• **To do**: An exact copy of all the data, minus the images, is required.

[[ Collected data open ]]

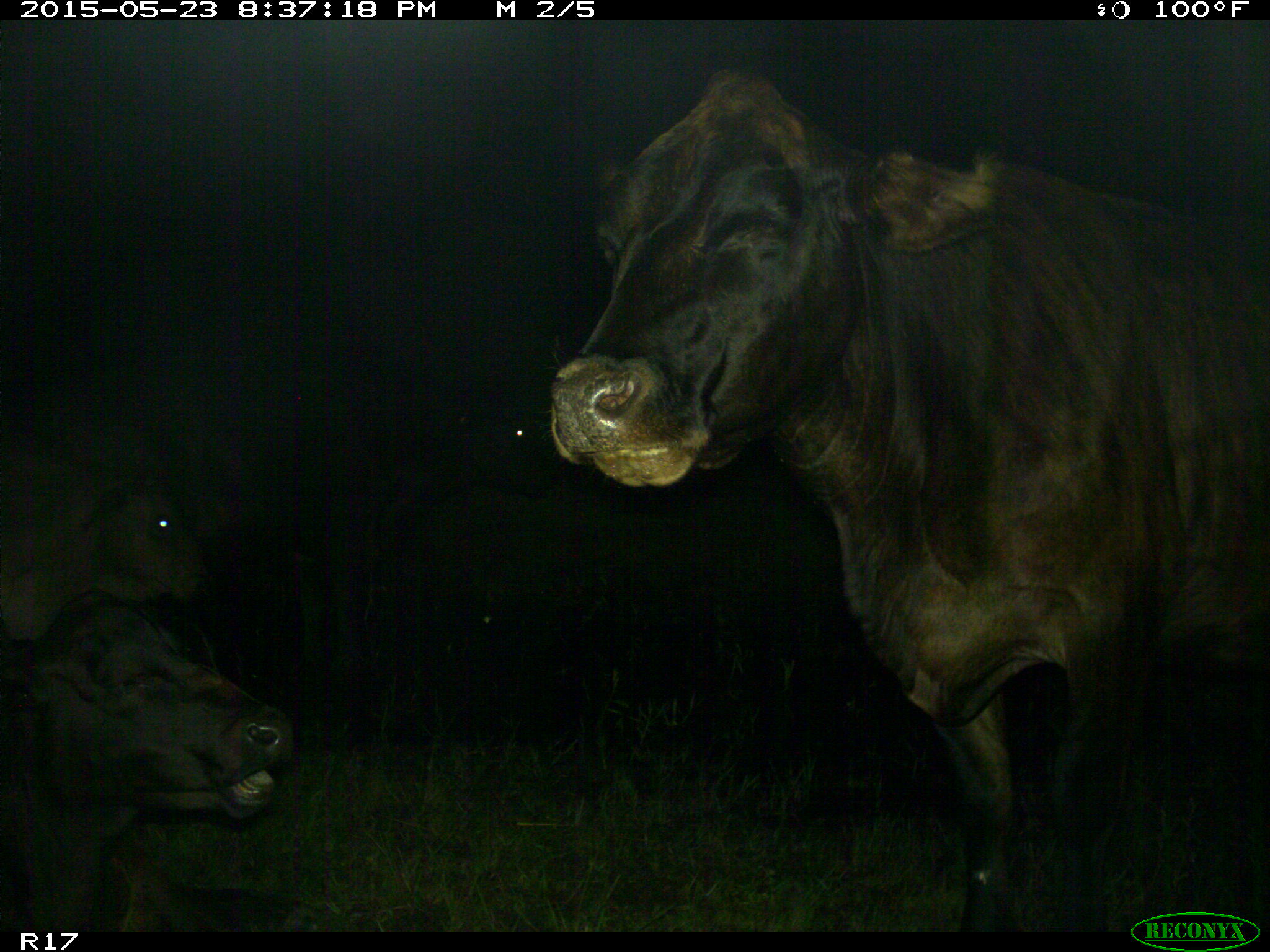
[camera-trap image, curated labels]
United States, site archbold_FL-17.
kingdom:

[[ Collected data closed ]]

• **Reply**:
[camera-trap image, curated labels]
United States, site archbold_FL-17.
kingdom:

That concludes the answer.